**Source text:**
Content starts
On 22.03.25 06:33, David Hildenbrand wrote:
On 22.03.25 01:14, Jann Horn wrote:
On Fri, Mar 21, 2025 at 10:54 PM Lorenzo Stoakes
<lorenzo.stoakes@xxxxxxxxxx> wrote:
diff --git a/mm/mremap.c b/mm/mremap.c
index 0865387531ed..bb67562a0114 100644
--- a/mm/mremap.c
+++ b/mm/mremap.c
[...]
+/*
+ * If the folio mapped at the specified pte entry can have its index and mapping
+ * relocated, then do so.
+ *
+ * Returns the number of pages we have traversed, or 0 if the operation failed.
+ */
+static unsigned long relocate_anon(struct pagetable_move_control *pmc,
+ unsigned long old_addr, unsigned long new_addr, pte_t pte,
+ bool undo)
+{
+ struct page *page;
+ struct folio *folio;
+ struct vm_area_struct *old, *new;
+ pgoff_t new_index;
+ unsigned long ret = 1;
+
+ old = pmc->old;
+ new = pmc->new;
+
+ /* Ensure we have truly got an anon folio. */
+ page = vm_normal_page(old, old_addr, pte);
+ if (!page)
+ return ret;
+ folio = page_folio(page);
+ folio_lock(folio);
+
+ /* no-op. */
+ if (!folio_test_anon(folio) || folio_test_ksm(folio))
+ goto out;
+
+ /*
+ * This should not happen as we explicitly disallow this, but check
+ * anyway.
+ */
+ if (folio_test_large(folio)) {
+ ret = 0;
+ goto out;
+ }
Do I understand correctly that you assume here that the page is
exclusively mapped? Maybe we could at least
WARN_ON(folio_mapcount(folio) != 1) or something like that?
(I was also wondering if the PageAnonExclusive bit is somehow
relevant, but we should probably not look at or touch that here,
unless we want to think about cases where we _used to_ have a child
from which the page may have been GUP'd...)
UFFDIO_MOVE implements something similar. Right now we keep it simple:
if (folio_test_large(src_folio) ||
folio_maybe_dma_pinned(src_folio) ||
!PageAnonExclusive(&src_folio->page)) {
err = -EBUSY;
goto out;
}
Whereby we
a) Make sure we cover all PTEs (-> small folio, single PTE). Large
PTE-mapped folios are split.
b) Make sure there are no GUP pins (maybe not required here?)
c) The folio is exclusive to this process
On additional note as my memory comes back: if PAE is set, there cannot
be other (inactive) mappings from the swapcache. So whenever we use
folio lock + mapcount data, the possibility of the swapcache (having
inactive mappings from other processes etc.) must be considered.
--
Cheers,
David / dhildenb
Content ends
**Data below:**
Content starts
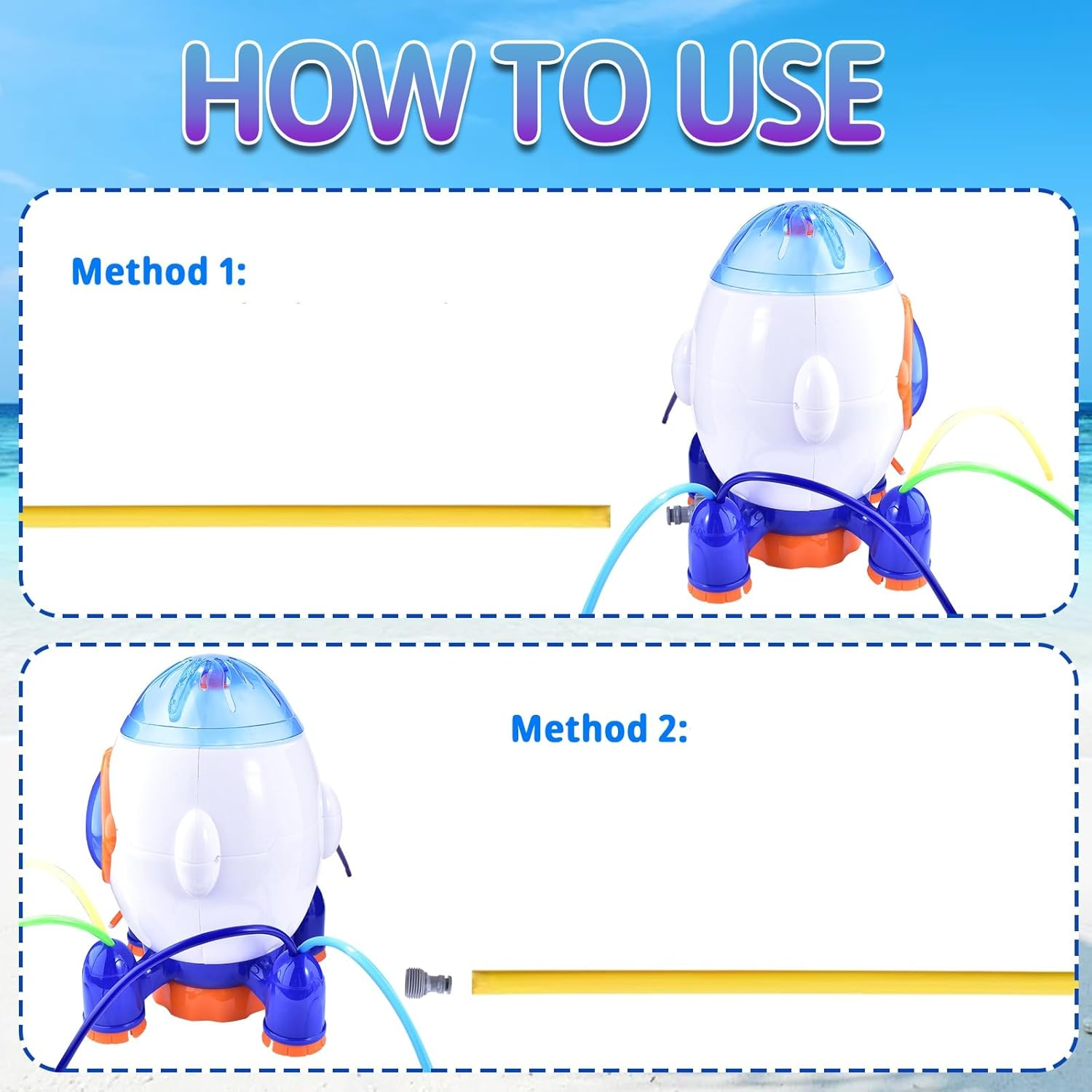 HOW TO USE

Method 1:

Method 2:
Content ends
**What you should do:** In the mremap patch discussion, list every local variable declared at the start of the body of relocate_anon.

**Solution:**
- page
- folio
- old
- new
- new_index
- ret